View from the Outside

This editorial ran in The People’s Daily Online, one of the state-run Chinese news agencies.  Honestly, it’s a telling view of how our Constitution is viewed from the outside looking in; as well as the lack of regard for personal liberty held by the Chinese government.

Each shooting triggers intense community debate for a time. People will ask the government to tighten controls on firearms. These arguments rush in like a monsoon: stay for a while, and then leave. However, the United States has not truly banned individual possession of firearms.

Which are of coursed effectively banned in the PRC.  The author seems genuinely confused at this point, as she expounds further below.

The number of privately owned firearms in the United States ranks first in the world: almost one firearm per person. There is an argument that says guns – like hamburgers, hot dogs and rock and roll – are an inseparable part of US culture. The harsh life in early period of immigration to North America might be one reason for this particular culture. But even nowadays, when the United States has become the world’s richest and most developed country, the American people’s “gun complex” remains unchanged.

It is not that the “harsh life” of early Americans entrenched a gun culture in the nation, but rather a culture of liberty.  And while she seems to grasp the concept of “firearms = civil right” as an academic idea in America; she doesn’t seem to quite have it down.

In the United States, the freedom to possess guns is regarded as a human right. The first article of the Amendment to the United States Constitution guarantees the freedom of speech. The second determines the rights of citizens with guns.

But that’s not what the 2nd Amendment does.  Yes, it enshrines civilian ownership of firearms in the Constitution, held in equal regard with the right to free speech.  But it’s primary purpose was to prevent tyrannical governments from oppressing the people; tyrannical governments like your very own leaders, Ms. Xiaoning.

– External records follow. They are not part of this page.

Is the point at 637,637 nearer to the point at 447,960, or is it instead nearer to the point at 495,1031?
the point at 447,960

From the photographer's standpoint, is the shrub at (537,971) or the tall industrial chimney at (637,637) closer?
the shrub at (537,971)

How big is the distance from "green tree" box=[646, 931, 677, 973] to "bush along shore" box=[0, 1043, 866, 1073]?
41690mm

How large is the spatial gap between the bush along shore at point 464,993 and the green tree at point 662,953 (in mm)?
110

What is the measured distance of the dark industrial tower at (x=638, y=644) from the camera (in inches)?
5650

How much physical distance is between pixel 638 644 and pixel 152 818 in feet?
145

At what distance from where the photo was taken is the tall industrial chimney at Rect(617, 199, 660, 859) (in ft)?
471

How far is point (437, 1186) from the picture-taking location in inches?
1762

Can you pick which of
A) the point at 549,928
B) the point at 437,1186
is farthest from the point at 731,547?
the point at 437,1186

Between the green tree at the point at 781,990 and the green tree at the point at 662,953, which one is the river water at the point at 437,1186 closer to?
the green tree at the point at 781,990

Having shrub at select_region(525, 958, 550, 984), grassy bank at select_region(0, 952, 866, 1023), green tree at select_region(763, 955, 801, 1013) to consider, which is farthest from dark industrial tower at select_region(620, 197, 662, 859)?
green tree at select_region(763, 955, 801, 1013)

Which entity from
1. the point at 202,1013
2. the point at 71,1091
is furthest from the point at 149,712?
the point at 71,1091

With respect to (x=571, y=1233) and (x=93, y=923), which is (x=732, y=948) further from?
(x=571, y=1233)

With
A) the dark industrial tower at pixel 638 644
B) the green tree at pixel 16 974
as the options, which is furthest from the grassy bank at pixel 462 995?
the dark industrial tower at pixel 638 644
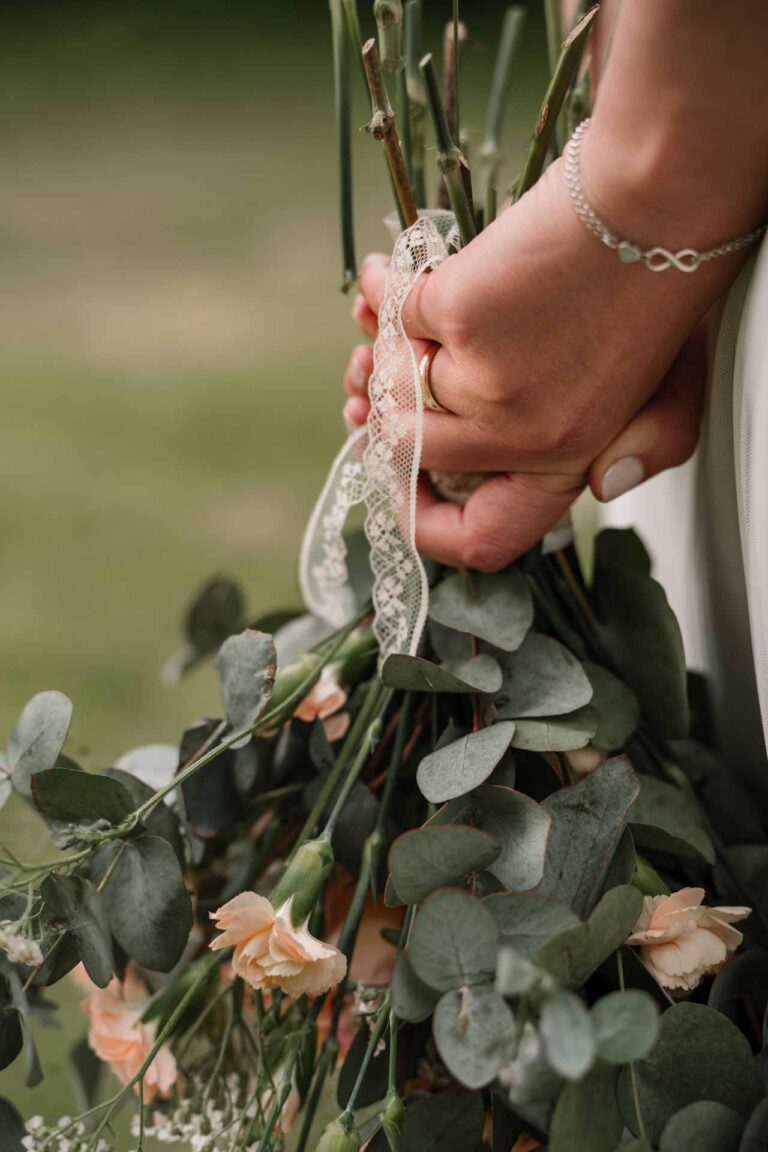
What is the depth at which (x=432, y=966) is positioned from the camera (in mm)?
422

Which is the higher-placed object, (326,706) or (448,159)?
(448,159)

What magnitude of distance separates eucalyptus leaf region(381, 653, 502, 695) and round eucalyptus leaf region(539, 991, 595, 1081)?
0.23 meters

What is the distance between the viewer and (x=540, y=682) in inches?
23.4

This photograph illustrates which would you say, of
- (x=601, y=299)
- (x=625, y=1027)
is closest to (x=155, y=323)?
(x=601, y=299)

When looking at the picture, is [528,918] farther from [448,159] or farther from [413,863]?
[448,159]

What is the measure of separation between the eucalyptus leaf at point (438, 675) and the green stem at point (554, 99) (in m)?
0.26

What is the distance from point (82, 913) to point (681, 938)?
0.27 metres

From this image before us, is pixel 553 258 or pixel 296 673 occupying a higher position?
pixel 553 258

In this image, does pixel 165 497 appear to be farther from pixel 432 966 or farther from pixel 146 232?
pixel 432 966

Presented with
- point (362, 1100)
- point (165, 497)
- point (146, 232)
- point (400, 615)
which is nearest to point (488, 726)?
point (400, 615)

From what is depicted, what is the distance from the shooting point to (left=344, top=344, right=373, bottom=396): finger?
68cm

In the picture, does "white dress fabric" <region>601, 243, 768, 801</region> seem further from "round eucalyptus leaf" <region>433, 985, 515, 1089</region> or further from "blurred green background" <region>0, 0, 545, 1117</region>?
"blurred green background" <region>0, 0, 545, 1117</region>

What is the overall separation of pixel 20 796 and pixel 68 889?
92 millimetres

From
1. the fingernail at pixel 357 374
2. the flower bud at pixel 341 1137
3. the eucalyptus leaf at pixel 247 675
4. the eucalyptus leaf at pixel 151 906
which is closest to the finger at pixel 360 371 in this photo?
the fingernail at pixel 357 374
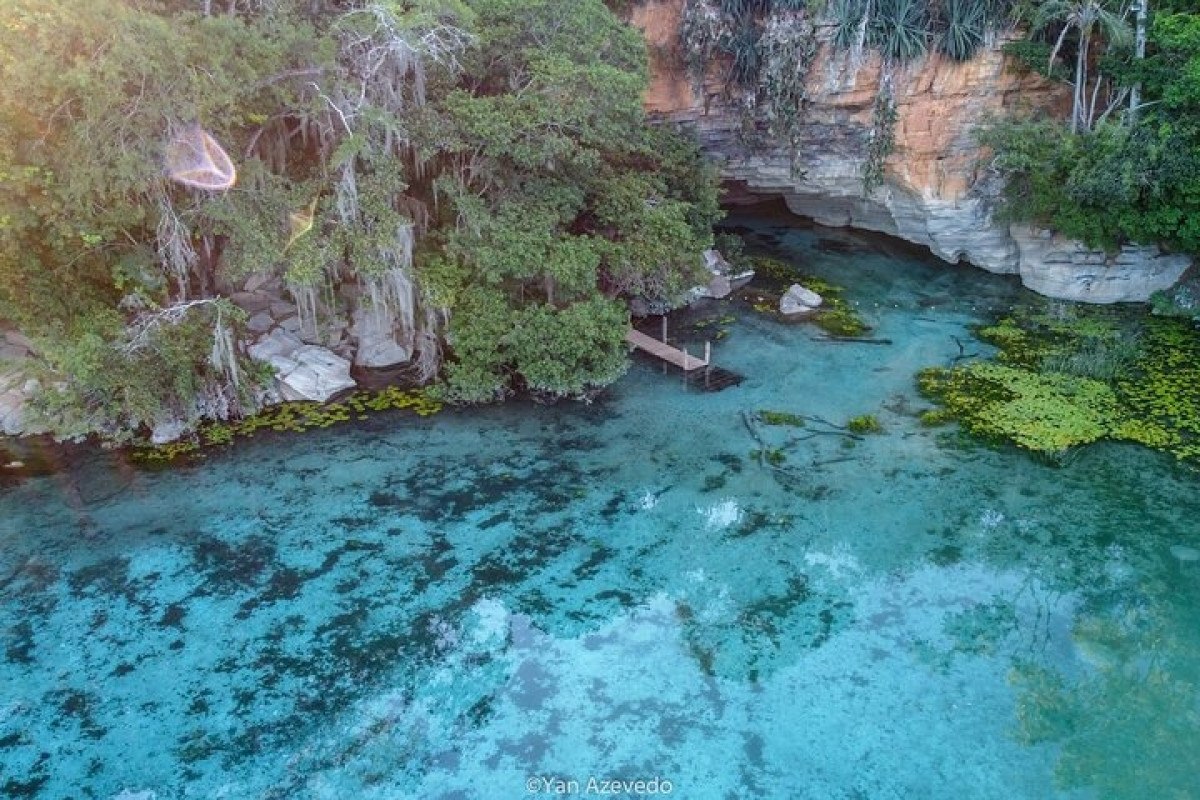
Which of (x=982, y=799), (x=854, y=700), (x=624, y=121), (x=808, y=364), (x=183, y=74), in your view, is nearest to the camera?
(x=982, y=799)

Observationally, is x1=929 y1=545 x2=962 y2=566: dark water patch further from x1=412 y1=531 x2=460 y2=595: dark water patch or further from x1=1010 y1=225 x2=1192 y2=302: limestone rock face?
x1=1010 y1=225 x2=1192 y2=302: limestone rock face

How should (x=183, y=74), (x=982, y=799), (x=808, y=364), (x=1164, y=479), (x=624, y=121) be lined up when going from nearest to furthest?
(x=982, y=799)
(x=183, y=74)
(x=1164, y=479)
(x=624, y=121)
(x=808, y=364)

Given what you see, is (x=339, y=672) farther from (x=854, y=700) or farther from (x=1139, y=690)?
(x=1139, y=690)

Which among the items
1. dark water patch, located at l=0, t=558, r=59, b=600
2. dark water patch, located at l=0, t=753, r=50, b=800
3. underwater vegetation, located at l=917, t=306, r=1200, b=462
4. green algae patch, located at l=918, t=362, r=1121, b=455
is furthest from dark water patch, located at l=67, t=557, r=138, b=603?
green algae patch, located at l=918, t=362, r=1121, b=455

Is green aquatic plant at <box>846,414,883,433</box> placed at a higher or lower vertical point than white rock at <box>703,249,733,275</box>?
lower

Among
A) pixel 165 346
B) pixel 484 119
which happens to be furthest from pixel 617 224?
pixel 165 346

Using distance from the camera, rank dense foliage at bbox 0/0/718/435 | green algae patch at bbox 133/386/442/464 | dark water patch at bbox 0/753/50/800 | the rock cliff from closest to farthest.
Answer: dark water patch at bbox 0/753/50/800
dense foliage at bbox 0/0/718/435
green algae patch at bbox 133/386/442/464
the rock cliff

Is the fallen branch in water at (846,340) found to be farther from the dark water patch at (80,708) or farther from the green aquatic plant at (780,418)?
the dark water patch at (80,708)
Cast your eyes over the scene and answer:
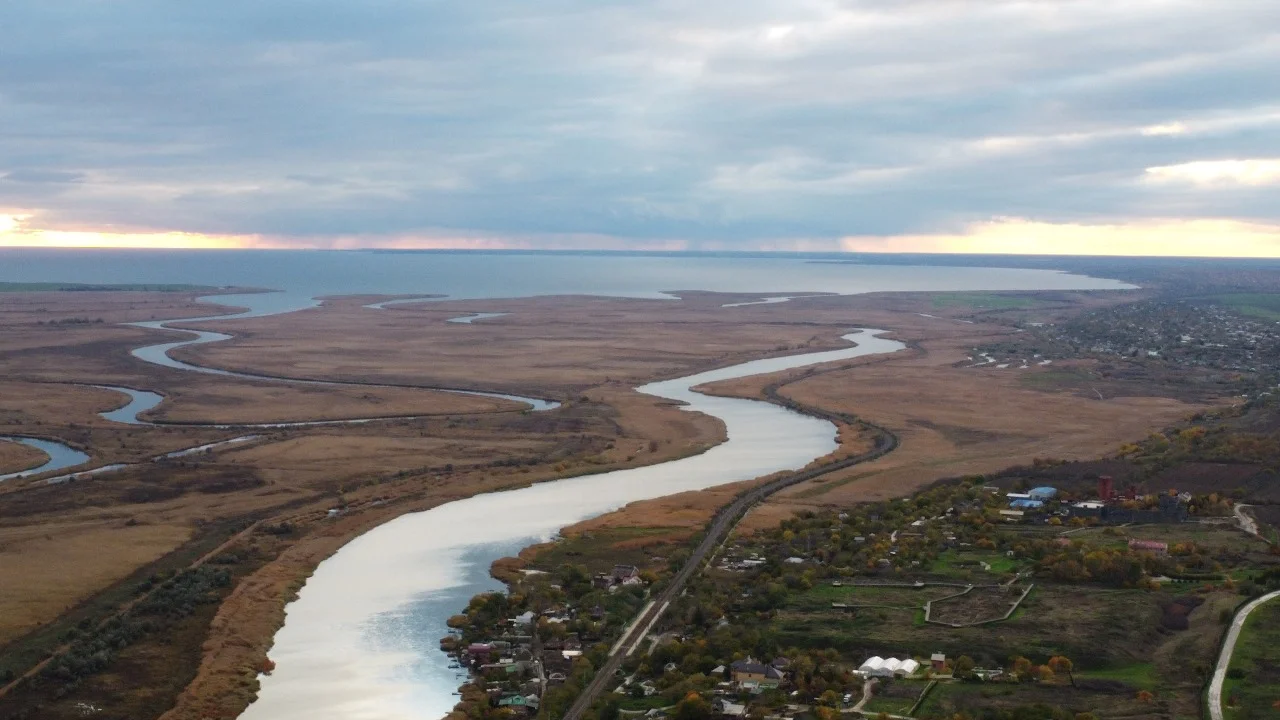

That’s the disconnect – the American belief that the individual often carries more value than the collective as a whole; our nation is founded on the concept of personal liberty.  That concept is (brutally) suppressed even today in China.

3 Comments

  1. That’s the disconnect – the American belief that the individual often carries more value than the collective as a whole; our nation is founded on the concept of personal liberty.

    And yet, while valuable, that very concept often causes as many problems as it solves.

  2. It’s almost like you want me to quote the Founding Fathers.

    I would rather be exposed to the inconveniences attending too much liberty than to those attending too small a degree of it. – Thomas Jefferson

  3. We do have problems with our mental health system, namely that we can’t lock up anyone until after they commit brutal crimes. And, sometimes even then we can’t keep them locked up for long.